The exercise:
Copy out the entries below, swapping each "clerical robe" for "cassock" and keeping everything else the same.

Stored records:

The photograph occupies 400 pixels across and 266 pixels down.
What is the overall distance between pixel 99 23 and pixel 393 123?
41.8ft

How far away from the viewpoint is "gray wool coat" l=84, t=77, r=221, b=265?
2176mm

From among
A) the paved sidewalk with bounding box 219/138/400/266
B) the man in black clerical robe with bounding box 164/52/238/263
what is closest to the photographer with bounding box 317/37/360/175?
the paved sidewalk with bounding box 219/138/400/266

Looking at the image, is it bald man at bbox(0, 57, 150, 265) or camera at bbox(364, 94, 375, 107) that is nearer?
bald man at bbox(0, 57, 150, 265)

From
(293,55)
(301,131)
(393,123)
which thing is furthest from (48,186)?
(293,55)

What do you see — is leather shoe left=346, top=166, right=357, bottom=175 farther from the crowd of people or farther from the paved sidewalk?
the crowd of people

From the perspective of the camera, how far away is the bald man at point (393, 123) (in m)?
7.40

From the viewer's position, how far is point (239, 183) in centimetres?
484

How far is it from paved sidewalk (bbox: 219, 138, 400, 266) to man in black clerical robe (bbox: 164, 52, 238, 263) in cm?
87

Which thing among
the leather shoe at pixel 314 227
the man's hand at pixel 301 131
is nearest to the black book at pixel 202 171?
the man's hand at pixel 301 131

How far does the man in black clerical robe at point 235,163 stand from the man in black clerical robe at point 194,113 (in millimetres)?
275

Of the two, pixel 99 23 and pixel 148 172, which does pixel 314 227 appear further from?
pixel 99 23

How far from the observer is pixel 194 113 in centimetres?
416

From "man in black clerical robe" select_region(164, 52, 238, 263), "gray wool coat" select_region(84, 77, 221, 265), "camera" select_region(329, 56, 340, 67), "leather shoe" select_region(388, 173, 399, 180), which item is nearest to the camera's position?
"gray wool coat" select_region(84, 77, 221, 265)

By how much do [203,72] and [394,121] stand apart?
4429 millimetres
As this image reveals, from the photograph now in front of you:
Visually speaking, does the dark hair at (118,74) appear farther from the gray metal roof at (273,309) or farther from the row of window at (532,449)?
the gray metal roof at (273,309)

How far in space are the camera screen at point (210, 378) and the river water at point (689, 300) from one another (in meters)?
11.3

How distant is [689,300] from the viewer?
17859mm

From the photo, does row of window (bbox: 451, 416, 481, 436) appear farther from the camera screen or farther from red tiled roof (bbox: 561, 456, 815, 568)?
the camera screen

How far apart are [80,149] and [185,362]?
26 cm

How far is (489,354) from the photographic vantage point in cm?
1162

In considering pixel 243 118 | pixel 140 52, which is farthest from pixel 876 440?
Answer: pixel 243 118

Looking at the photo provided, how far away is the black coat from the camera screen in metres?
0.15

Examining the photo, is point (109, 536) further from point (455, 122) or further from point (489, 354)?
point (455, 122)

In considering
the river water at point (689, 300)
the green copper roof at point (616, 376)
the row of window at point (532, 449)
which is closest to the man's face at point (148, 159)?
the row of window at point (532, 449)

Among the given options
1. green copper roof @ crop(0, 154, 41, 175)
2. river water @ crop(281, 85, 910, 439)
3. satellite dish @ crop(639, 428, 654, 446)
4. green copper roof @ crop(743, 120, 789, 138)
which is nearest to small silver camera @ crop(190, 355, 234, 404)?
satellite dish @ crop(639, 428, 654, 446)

Exercise response:
The photograph occupies 400 pixels across and 266 pixels down.
What is the overall distance between pixel 99 23 and pixel 393 123?
41.8ft

How far away from the viewpoint is "gray wool coat" l=84, t=77, r=221, b=265?
2176mm

From among
A) the paved sidewalk with bounding box 219/138/400/266
B) the man in black cassock with bounding box 164/52/238/263
what is closest to the photographer with bounding box 317/37/360/175?
the paved sidewalk with bounding box 219/138/400/266

Looking at the image, is it bald man at bbox(0, 57, 150, 265) or camera at bbox(364, 94, 375, 107) that is nearer?
bald man at bbox(0, 57, 150, 265)

From
(293,55)
(301,131)
(393,123)
which thing is furthest from (48,186)?
(293,55)

What do you see — is leather shoe left=346, top=166, right=357, bottom=175 farther from the crowd of people or farther from the paved sidewalk?
the crowd of people

From the perspective of the camera, how far away is the bald man at point (393, 123) (in m)?
7.40

From the viewer's position, how far is point (239, 183) in centimetres?
484

How far is it from paved sidewalk (bbox: 219, 138, 400, 266) to man in black cassock (bbox: 164, 52, 238, 263) in cm?
87

Which thing among
the leather shoe at pixel 314 227
the man's hand at pixel 301 131
is nearest to the black book at pixel 202 171?
the man's hand at pixel 301 131

How far does the man in black cassock at point 235,163 stand from the man in black cassock at point 194,113 (in millimetres)?
275

Of the two, pixel 99 23 and pixel 148 172, which does pixel 314 227 appear further from?
pixel 99 23

How far from the observer is pixel 194 113 in centimetres?
416

From "man in black cassock" select_region(164, 52, 238, 263), "gray wool coat" select_region(84, 77, 221, 265), "camera" select_region(329, 56, 340, 67), "leather shoe" select_region(388, 173, 399, 180), which item is nearest to the camera's position?
"gray wool coat" select_region(84, 77, 221, 265)

By how much do [203,72] and [394,121] stand apart?
4429 millimetres
As this image reveals, from the photograph now in front of you:
Visually speaking, does the dark hair at (118,74) appear farther from the gray metal roof at (273,309) or farther from the row of window at (532,449)?
the gray metal roof at (273,309)

How far in space are the camera screen at point (210, 378) and the river water at point (689, 300) from one another (in meters)?
11.3

How distant is [689,300] from the viewer?
17859mm

From the photo, does row of window (bbox: 451, 416, 481, 436) appear farther from the camera screen or farther from red tiled roof (bbox: 561, 456, 815, 568)?
the camera screen

How far apart are [80,149] and [185,362]?
26 cm

How far is (489,354) from the photographic vantage point in cm?
1162

In considering pixel 243 118 | pixel 140 52, which is farthest from pixel 876 440?
Answer: pixel 243 118

Looking at the photo provided, how far away is the black coat from the camera screen in metres?
0.15

Examining the photo, is point (109, 536) further from point (455, 122) or further from point (489, 354)?
point (455, 122)

In considering
the river water at point (689, 300)
the green copper roof at point (616, 376)
the row of window at point (532, 449)
which is closest to the man's face at point (148, 159)?
the row of window at point (532, 449)

Among the given options
1. green copper roof @ crop(0, 154, 41, 175)
2. river water @ crop(281, 85, 910, 439)
3. satellite dish @ crop(639, 428, 654, 446)
4. green copper roof @ crop(743, 120, 789, 138)
which is nearest to small silver camera @ crop(190, 355, 234, 404)?
satellite dish @ crop(639, 428, 654, 446)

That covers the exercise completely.